Reputation: 38760
I have a "master" dataframe that has the following columns:
userid, condition
Since there are four experiment conditions, I also have four dataframes that carry answer information, with the following columns:
userid, condition, answer1, answer2
Now, I'd like to join these, so all combinations of user IDs, conditions and their answers to these conditions are merged. Each condition should only have the correct answer in the appropriate column, per row.
master = data.frame(userid=c("foo","foo","foo","foo","bar","bar","bar","bar"), condition=c("A","B","C","D","A","B","C","D"))
cond_a = data.frame(userid=c("foo","bar"), condition="A", answer1=c("1","1"), answer2=c("2","2"))
cond_b = data.frame(userid=c("foo","bar"), condition="B", answer1=c("3","3"), answer2=c("4","4"))
cond_c = data.frame(userid=c("foo","bar"), condition="C", answer1=c("5","5"), answer2=c("6","6"))
cond_d = data.frame(userid=c("foo","bar"), condition="D", answer1=c("7","7"), answer2=c("8","8"))

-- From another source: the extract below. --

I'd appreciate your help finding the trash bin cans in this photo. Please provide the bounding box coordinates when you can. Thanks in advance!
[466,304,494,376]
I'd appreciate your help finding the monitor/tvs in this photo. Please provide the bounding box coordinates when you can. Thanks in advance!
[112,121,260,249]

How do I merge all conditions into the master, so the master table looks like follows?
userid condition answer1 answer2
1 bar A 1 2
2 bar B 3 4
3 bar C 5 6
4 bar D 7 8
5 foo A 1 2
6 foo B 3 4
7 foo C 5 6
8 foo D 7 8
I've tried the following:
temp = merge(master, cond_a, all.x=TRUE)
Which gives me:
userid condition answer1 answer2
1 bar A 1 2
2 bar B <NA> <NA>
3 bar C <NA> <NA>
4 bar D <NA> <NA>
5 foo A 1 2
6 foo B <NA> <NA>
7 foo C <NA> <NA>
8 foo D <NA> <NA>
But as soon as I do this…
merge(temp, cond_b, all.x=TRUE)
There are no values for condition B
. How come?
userid condition answer1 answer2
1 bar A 1 2
2 bar B <NA> <NA>
3 bar C <NA> <NA>
4 bar D <NA> <NA>
5 foo A 1 2
6 foo B <NA> <NA>
7 foo C <NA> <NA>
8 foo D <NA> <NA>
Upvotes: 9
Views: 28780
Reputation: 7784
You can express this join as a SQL
statement, and then use the sqldf
library to execute it.
cond_all = rbind(cond_a, cond_b, cond_c, cond_d)

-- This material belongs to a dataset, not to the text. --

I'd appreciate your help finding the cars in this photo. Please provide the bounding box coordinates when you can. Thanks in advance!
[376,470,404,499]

> sqldf('select p.userid as userid, p.condition as condition, answer1, answer2 from master as p join cond_all as q on p.userid=q.userid and p.condition=q.condition order by userid, condition')
userid condition answer1 answer2
1 bar A 1 2
2 bar B 3 4
3 bar C 5 6
4 bar D 7 8
5 foo A 1 2
6 foo B 3 4
7 foo C 5 6
8 foo D 7 8
You mentioned in a comment that the master dataframe has extra columns that do not exist in the cond dataframes. You should be able to modify this SQL query to still work for this case.
Upvotes: 1
Reputation: 2651
As stated by the OP, given that no explicit relationship with the master data frame, an option is this:
temp <-rbind(cond_a,cond_b,cond_c,cond_d)
temp[order(temp["userid"]),]
Perhaps if any relationship was known, there could be a non-simplistic solution.
Upvotes: 2
Reputation: 193677
You can use Reduce()
and complete.cases()
as follows:
merged <- Reduce(function(x, y) merge(x, y, all=TRUE),
list(master, cond_a, cond_b, cond_c, cond_d))
merged[complete.cases(merged), ]
# userid condition answer1 answer2
# 1 bar A 1 2
# 2 bar B 3 4
# 4 bar C 5 6
# 6 bar D 7 8
# 8 foo A 1 2
# 9 foo B 3 4
# 11 foo C 5 6
# 13 foo D 7 8
Reduce()
might take some getting accustomed to. You define your function, and then provide a list
of objects to repeatedly apply the function to. Thus, that statement is like doing:
temp1 <- merge(master, cond_a, all=TRUE)
temp2 <- merge(temp1, cond_b, all=TRUE)
temp3 <- merge(temp2, ....)
Or something like:
merge(merge(merge(master, cond_a, all=TRUE), cond_b, all=TRUE), cond_c, all=TRUE)
complete.cases()
creates a logical vector of whether the specified columns are "complete" or not; this logical vector can be used to subset from the merged data.frame
.
Upvotes: 13